Are X-rays safe? Open Close
People are often concerned about being exposed to radiation during an X-ray. However, the part of your body being examined will only be exposed to a low level of radiation for a fraction of a second.
Generally, the amount of radiation you’re exposed to during an X-ray is the equivalent to between a few days and a few years of exposure to natural radiation from the environment.
Being exposed to X-rays does carry a risk of causing cancer many years or decades later, but this risk is thought to be very small.
For example, an X-ray of your chest, limbs or teeth is equivalent to a few days’ worth of background radiation, and has less than a 1 in 1,000,000 chance of causing cancer. For more information, see GOV.UK: patient dose information.
The benefits and risks of having an X-ray will be weighed up before it’s recommended.

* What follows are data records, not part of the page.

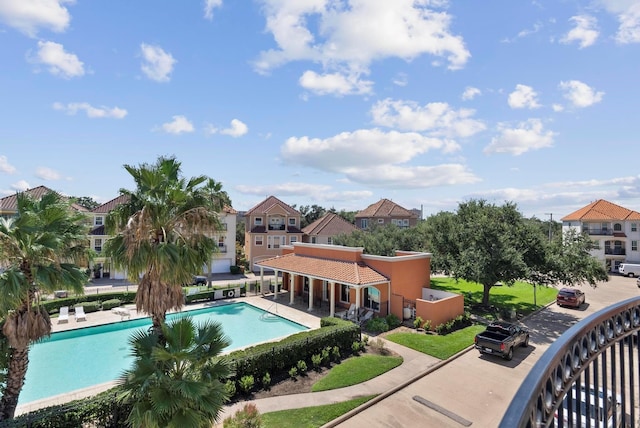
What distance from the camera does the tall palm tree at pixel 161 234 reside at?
1205cm

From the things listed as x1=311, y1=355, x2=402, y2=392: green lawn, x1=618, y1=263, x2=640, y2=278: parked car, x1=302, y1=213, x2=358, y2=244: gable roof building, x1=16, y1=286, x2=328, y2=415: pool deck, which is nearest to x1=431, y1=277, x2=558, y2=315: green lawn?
x1=16, y1=286, x2=328, y2=415: pool deck

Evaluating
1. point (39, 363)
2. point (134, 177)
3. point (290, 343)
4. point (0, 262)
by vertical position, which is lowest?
point (39, 363)

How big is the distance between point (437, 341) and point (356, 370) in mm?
5976

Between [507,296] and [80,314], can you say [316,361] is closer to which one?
[80,314]

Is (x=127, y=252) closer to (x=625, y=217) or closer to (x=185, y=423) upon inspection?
(x=185, y=423)

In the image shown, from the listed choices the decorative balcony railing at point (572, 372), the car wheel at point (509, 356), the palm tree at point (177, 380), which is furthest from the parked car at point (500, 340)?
the decorative balcony railing at point (572, 372)

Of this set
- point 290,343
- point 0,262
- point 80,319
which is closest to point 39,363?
point 80,319

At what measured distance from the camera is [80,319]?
76.1 feet

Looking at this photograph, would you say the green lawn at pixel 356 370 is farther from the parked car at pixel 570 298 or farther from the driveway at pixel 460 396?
the parked car at pixel 570 298

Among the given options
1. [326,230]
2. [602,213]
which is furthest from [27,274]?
[602,213]

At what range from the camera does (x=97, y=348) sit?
19844 mm

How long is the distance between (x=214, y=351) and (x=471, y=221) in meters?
21.5

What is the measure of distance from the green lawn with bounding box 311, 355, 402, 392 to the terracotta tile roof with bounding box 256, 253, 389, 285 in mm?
6040

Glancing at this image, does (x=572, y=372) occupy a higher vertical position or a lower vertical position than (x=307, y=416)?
higher
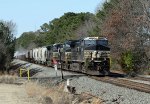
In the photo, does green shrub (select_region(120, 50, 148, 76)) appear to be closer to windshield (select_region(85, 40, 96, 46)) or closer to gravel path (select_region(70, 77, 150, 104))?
windshield (select_region(85, 40, 96, 46))

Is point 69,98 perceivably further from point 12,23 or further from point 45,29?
point 45,29

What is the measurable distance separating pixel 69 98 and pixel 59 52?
104 feet

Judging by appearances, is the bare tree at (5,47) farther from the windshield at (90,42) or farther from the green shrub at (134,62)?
the windshield at (90,42)

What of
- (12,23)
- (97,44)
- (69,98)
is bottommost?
(69,98)

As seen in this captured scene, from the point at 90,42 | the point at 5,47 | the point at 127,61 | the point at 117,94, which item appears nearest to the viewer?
the point at 117,94

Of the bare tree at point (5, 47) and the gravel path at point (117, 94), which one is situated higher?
the bare tree at point (5, 47)

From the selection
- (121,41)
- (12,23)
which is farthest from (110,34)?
(12,23)

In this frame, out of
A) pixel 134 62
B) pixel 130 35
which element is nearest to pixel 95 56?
pixel 134 62

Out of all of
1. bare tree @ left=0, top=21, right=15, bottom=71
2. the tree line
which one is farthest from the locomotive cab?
bare tree @ left=0, top=21, right=15, bottom=71

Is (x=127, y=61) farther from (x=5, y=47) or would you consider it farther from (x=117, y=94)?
(x=117, y=94)

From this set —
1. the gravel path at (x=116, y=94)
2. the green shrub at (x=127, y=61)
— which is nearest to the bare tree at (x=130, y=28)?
the green shrub at (x=127, y=61)

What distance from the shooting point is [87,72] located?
138ft

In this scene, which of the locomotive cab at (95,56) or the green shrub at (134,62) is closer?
the locomotive cab at (95,56)

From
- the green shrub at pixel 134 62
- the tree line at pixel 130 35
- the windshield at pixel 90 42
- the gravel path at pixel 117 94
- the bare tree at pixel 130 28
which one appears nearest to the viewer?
the gravel path at pixel 117 94
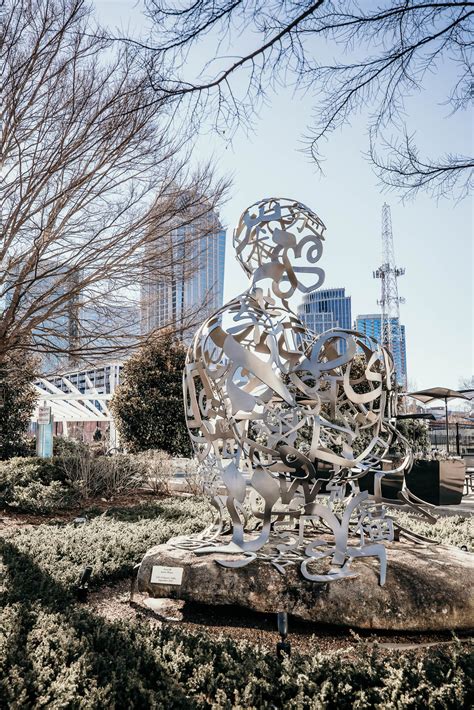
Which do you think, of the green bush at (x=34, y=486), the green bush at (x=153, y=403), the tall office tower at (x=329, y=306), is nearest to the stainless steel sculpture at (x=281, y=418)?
the green bush at (x=34, y=486)

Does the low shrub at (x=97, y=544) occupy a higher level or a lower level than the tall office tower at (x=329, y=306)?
lower

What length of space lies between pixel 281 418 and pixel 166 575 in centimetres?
141

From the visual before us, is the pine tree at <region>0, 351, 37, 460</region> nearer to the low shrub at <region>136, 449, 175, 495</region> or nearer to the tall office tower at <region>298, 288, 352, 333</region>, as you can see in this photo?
the low shrub at <region>136, 449, 175, 495</region>

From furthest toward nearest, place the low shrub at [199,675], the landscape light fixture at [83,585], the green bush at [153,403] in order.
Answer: the green bush at [153,403], the landscape light fixture at [83,585], the low shrub at [199,675]

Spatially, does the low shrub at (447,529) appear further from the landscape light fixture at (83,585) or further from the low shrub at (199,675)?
the landscape light fixture at (83,585)

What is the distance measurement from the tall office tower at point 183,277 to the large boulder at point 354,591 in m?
4.59

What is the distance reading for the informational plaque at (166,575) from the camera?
3900 millimetres

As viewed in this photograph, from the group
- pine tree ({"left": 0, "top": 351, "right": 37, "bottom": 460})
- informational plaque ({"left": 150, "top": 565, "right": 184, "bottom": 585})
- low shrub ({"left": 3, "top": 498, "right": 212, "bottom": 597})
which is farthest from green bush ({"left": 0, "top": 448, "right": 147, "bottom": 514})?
informational plaque ({"left": 150, "top": 565, "right": 184, "bottom": 585})

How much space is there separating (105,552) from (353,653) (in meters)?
2.55

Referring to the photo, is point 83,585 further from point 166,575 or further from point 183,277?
point 183,277

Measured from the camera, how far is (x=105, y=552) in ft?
16.5

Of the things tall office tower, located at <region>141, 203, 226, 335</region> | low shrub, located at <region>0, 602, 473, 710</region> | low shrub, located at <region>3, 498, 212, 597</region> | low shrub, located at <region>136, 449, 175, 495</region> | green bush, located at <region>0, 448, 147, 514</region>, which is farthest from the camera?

Talk to your chiropractor about the potential risks beforehand, if you have any concerns.
If you have any further questions, please do not hesitate to contact the clinic directly.
When are X-rays used? Open Close
X-rays can be used to examine most areas of the body. They’re mainly used to look at the bones and joints, although they’re sometimes used to detect problems affecting soft tissue, such as internal organs.
How do I prepare for an X-ray? Open Close
You don’t usually need to do anything special to prepare for an X-ray.
For all X-rays, you should let the chiropractor know if you’re pregnant. X-rays aren’t usually recommended for pregnant women unless it’s an emergency.
What happens at an X-ray? Open Close
During an X-ray, you’ll usually be asked to stand against a flat surface so that the part of your body being examined can be positioned in the right place.
The X-ray machine, which looks like a tube containing a large light bulb, will be carefully aimed at the part of the body being examined by the radiographer. The X-ray will last for a fraction of a second. You won’t feel anything while it’s carried out.
While the X-ray is being taken, you’ll need to keep still so the image produced isn’t blurred. More than one X-ray may be taken from different angles to provide as much information as possible. The procedure will usually only take a few minutes.
What happens after an X-ray? Open Close
You won’t experience any after effects from a standard X-ray and will be able to return to your normal activities straight away.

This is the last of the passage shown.